The continuing dynamics of the COVID-19 pandemic have become increasingly complex and unpredictable. Underlying the challenge of COVID-19 transmission among humans, Sender et al. estimate that every infected person carries 1 billion to 100 billion virions during peak infection [47].
As a result, despite proof-reading activity within the SARS-CoV-2 RdRp that would limit mutation, efficient virus replication and transmission increasingly favors dispersal of mutations across abundant globally distributed infections (>460,000,000 to-date [19,20]). As levels of immunity stimulated by infection and vaccination fluctuate in the human population ((a) no infection or vaccine exposure; (b) previous infection(s) and no vaccination; (c) no infections and vaccination(s); (d) previous infection(s) and vaccination(s)), the global SARS-CoV-2 population will encounter significant heterogeneity in acquired and natural human host defense mechanisms.

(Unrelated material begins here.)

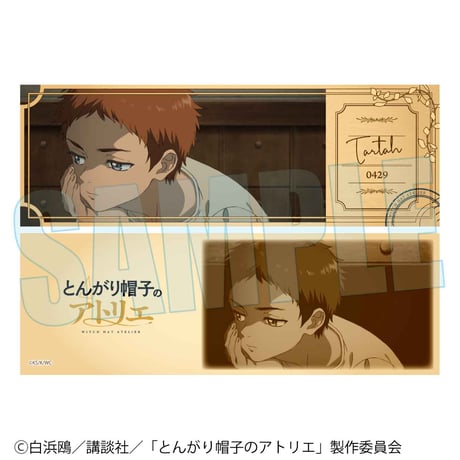 トレーディングチケット風カード TVアニメ『とんがり帽子のアトリエ』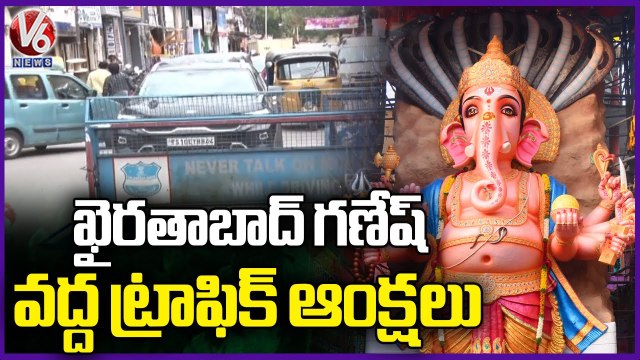 Traffic Police Issues Notification Of Traffic Rules At Khairatabad Ganesh | V6 News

Given the global disparities influencing access to, and uptake of vaccines, as well as availability and practice of non-pharmaceutical interventions, the virus has a free range for making thousands of deleterious as well as advantageous mutations. Therefore, significant opportunity exists for random chance to determine what future chapters of the pandemic will present.
This emphasizes the need to study genetic complexity of SARS-CoV-2 infections more intensively and requires increased examination to achieve a greater understanding of the capacity of this virus to evade our best efforts at mitigation. While there are efforts to sequence the virus and document how it is evolving, most of the scientific community recognizes that this effort needs to be increased [48–53]. Coupled with this effort, approaches to report characteristics of multi-strain complex infections must be considered to enable closer monitoring and full understanding of the virus’s evolutionary capacity.
Lest it be thought that under-reporting of the genetic diversity of infections occurs only with SARS-CoV-2 genome sequence data, consensus sequence reporting is the submission practice for most (if not all) infectious disease pathogens to national and international data repositories (https://VEuPathDB.org) from the US National Institute of Allergy and Infectious Diseases (NIAID) and the Wellcome Trust (example pathogens and vectors include biosecurity pathogens (e.g. Yersinia pestis (plague), Marburg virus, Ebola virus; pathogens of global concern [e.g. Plasmodium, Mycobacterium tuberculosis).
Adequately addressing the under-reporting of infection complexity represented in data repositories has significant potential to alter vitally important characteristics of infectious diseases, including assessment of drug treatment efficacy and resistance and vaccine escape.